:: 你的任务 ::
a – 判断下面三条陈述是否与文本部分相符，每条答“是”或“否”，并附上文本中起决定作用的原文词句：(i) 根节点的depth为0；(ii) level从0开始计数；(iii) 树的height就是其根节点的height。
b – 请抄录文本部分中从“Height of tree”开始、到“and the root.”为止（包括这几个字）的一段。

[Cracking the Coding Interview] 4.3 List of Depths

Given a binary tree, design an algorithm which creates a linked list of all the nodes at each depth.(e.g., if you have a tree with depth D, you'll have D linked lists)

这道题给定一个二叉树，要求我们对于每一层的节点建立链表。这里涉及几个数的概念，depth, height, level. 你能分得清楚吗？看以下的定义。

Height of node – The height of a node is the number of edges on the longest downward path between that node and a leaf.

• 从node到leaf会有多条路径，最长的路径的边的条数是这个node的height。

Height of tree - The height of a tree is the number of edges on the longest downward path between the root and a leaf.

• 所以有 the height of a tree is the height of its root.
• 我们经常会问这样的问题：what is the max number of nodes a tree can have if the height of the tree is h？Answer: 2^h - 1

Depth –The depth of a node is the number of edges from the node to the tree's root node.

• Depth 和 Height比是方向相反的，Height是以leaf为基准，而Depth以root为基准
• depth of root is 0.

Level – The level of a node is defined by 1 + the number of connections between the node and the root.

• level = depth + 1
• 要注意level从1开始，depth从0开始！！

这道题要求我们对tree的每一个depth的nodes建立个链表，实际上就是对数进行层序遍历，BFS是经典的层序遍历的方法，见如下代码：

class TreeNode
  attr_accessor :val, :left, :right
 
  def initialize(val)

:: 数据 ::
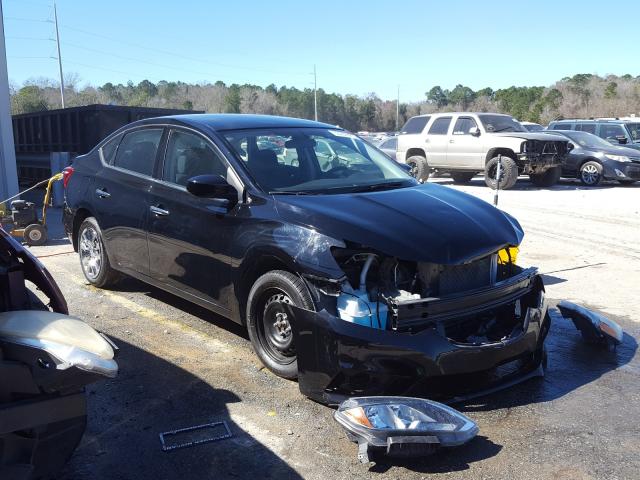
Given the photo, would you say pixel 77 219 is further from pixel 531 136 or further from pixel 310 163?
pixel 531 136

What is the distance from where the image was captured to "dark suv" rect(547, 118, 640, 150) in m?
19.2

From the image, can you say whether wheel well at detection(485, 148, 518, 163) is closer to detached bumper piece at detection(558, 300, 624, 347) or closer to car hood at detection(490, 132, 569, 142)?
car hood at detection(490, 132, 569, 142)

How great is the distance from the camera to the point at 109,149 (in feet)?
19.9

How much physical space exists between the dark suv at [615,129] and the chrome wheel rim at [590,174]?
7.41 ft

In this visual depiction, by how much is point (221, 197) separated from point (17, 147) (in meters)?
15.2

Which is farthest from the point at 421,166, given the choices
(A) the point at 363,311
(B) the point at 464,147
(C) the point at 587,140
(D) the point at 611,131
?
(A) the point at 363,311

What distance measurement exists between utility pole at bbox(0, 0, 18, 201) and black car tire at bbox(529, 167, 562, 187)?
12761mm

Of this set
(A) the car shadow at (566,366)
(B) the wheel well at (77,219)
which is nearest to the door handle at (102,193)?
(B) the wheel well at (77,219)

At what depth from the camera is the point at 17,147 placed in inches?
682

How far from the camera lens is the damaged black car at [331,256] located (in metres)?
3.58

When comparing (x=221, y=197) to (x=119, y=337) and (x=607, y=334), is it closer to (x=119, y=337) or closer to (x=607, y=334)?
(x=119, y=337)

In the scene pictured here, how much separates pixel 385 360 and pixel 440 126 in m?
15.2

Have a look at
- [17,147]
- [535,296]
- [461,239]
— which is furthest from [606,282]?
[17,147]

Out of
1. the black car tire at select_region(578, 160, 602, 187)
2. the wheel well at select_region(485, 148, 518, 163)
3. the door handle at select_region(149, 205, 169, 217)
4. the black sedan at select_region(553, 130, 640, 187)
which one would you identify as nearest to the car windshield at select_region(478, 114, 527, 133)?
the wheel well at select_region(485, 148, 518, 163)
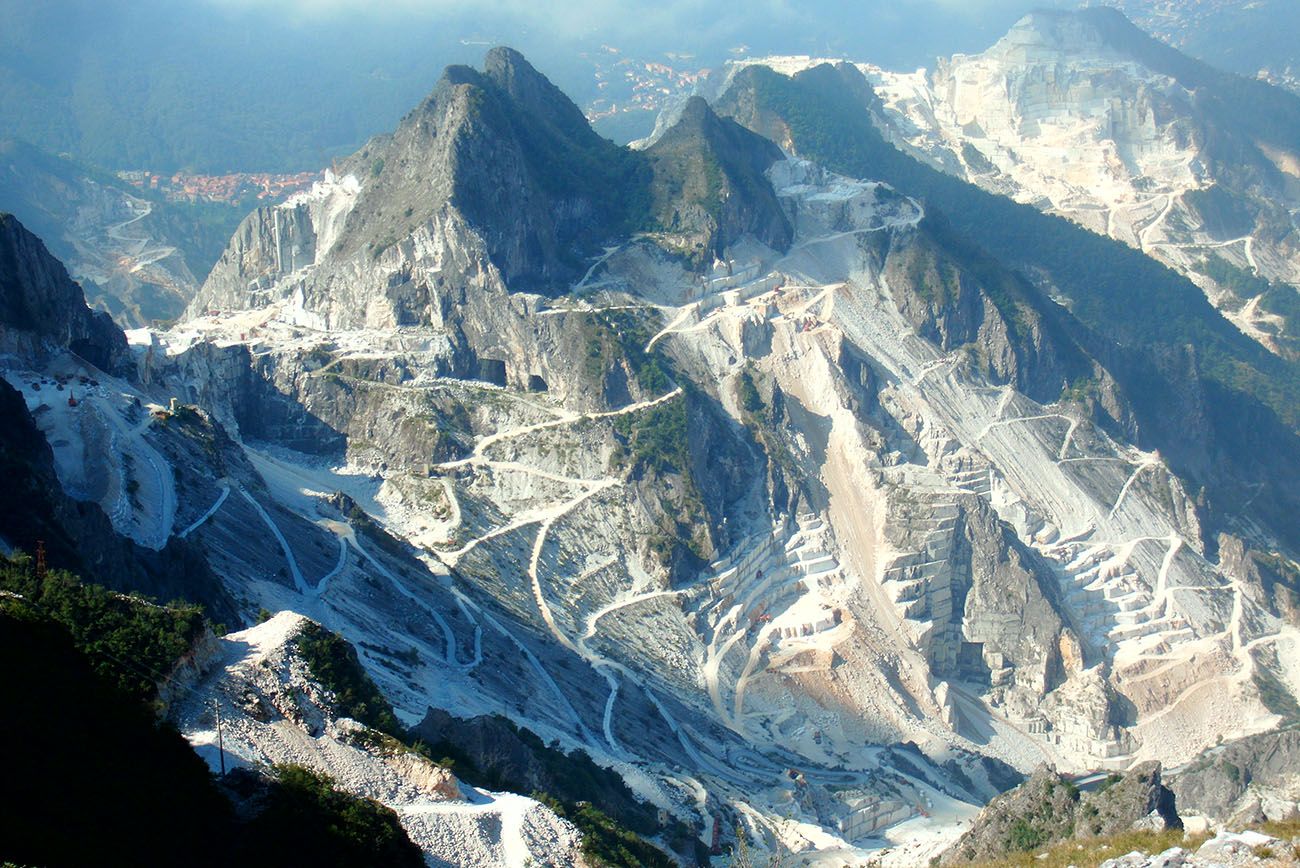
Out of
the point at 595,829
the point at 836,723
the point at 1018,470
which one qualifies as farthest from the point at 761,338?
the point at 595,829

:: 各题答案 ::
a –
(i) 是，原文为“depth of root is 0.”
(ii) 否，原文为“要注意level从1开始”。
(iii) 是，原文为“the height of a tree is the height of its root.”

b –
Height of tree - The height of a tree is the number of edges on the longest downward path between the root and a leaf.

• 所以有 the height of a tree is the height of its root.
• 我们经常会问这样的问题：what is the max number of nodes a tree can have if the height of the tree is h？Answer: 2^h - 1

Depth –The depth of a node is the number of edges from the node to the tree's root node.

• Depth 和 Height比是方向相反的，Height是以leaf为基准，而Depth以root为基准
• depth of root is 0.

Level – The level of a node is defined by 1 + the number of connections between the node and the root.